▶ [Aim] Write out all of the data below word for word, omitting the pictures.

-- START OF Supplied information --

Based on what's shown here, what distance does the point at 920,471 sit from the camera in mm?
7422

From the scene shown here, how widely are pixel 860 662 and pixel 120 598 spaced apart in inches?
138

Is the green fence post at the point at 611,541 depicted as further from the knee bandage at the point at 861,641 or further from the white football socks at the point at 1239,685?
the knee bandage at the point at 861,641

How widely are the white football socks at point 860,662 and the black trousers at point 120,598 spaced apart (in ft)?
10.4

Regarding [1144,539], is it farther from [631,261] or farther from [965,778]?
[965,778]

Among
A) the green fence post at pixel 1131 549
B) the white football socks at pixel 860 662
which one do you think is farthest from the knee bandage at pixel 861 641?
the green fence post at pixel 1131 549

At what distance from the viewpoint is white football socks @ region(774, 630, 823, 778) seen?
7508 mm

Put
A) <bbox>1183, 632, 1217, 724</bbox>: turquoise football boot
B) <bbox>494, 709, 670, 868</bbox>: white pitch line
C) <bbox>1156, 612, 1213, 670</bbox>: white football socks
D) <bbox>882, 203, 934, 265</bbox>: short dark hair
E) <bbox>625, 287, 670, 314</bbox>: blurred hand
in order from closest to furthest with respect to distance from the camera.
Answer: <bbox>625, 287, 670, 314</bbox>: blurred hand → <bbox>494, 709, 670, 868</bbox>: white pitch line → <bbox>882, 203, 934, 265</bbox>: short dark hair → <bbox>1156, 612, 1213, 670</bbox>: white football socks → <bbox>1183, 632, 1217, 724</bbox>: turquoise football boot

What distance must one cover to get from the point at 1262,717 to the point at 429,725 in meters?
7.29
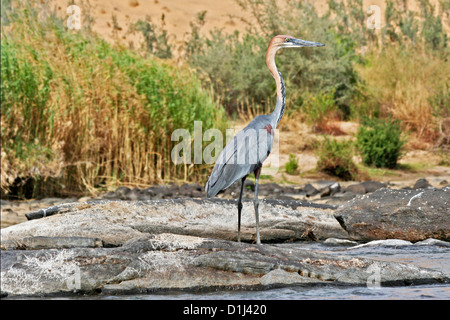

-- END OF Supplied information --

▶ [Expected answer]
Based on what's shown here, what distance does the point at 920,471 sit from the camera in mm?
7422

From the scene shown here, how widely are pixel 860 662 and pixel 120 598 spaced apart in inches?
138

Is the green fence post at the point at 611,541 depicted as further from the knee bandage at the point at 861,641 or further from the white football socks at the point at 1239,685?
the knee bandage at the point at 861,641

How widely are the white football socks at point 860,662 and the black trousers at point 120,598 spaced apart (in ft)?
10.4

Regarding [1144,539], is it farther from [631,261] or farther from [965,778]?
[965,778]

Among
A) the green fence post at pixel 1131 549
B) the white football socks at pixel 860 662
which one do you think is farthest from the knee bandage at pixel 861 641?
the green fence post at pixel 1131 549

At what distance from the viewpoint is white football socks @ region(774, 630, 823, 778) seen?
7508 mm

Put
A) <bbox>1183, 632, 1217, 724</bbox>: turquoise football boot
B) <bbox>494, 709, 670, 868</bbox>: white pitch line
C) <bbox>1156, 612, 1213, 670</bbox>: white football socks
D) <bbox>882, 203, 934, 265</bbox>: short dark hair
E) <bbox>625, 287, 670, 314</bbox>: blurred hand
in order from closest to furthest with respect to distance from the camera.
Answer: <bbox>625, 287, 670, 314</bbox>: blurred hand → <bbox>494, 709, 670, 868</bbox>: white pitch line → <bbox>882, 203, 934, 265</bbox>: short dark hair → <bbox>1156, 612, 1213, 670</bbox>: white football socks → <bbox>1183, 632, 1217, 724</bbox>: turquoise football boot

What distance must one cover to get from the point at 1262,717 to the point at 429,725 in meters?
7.29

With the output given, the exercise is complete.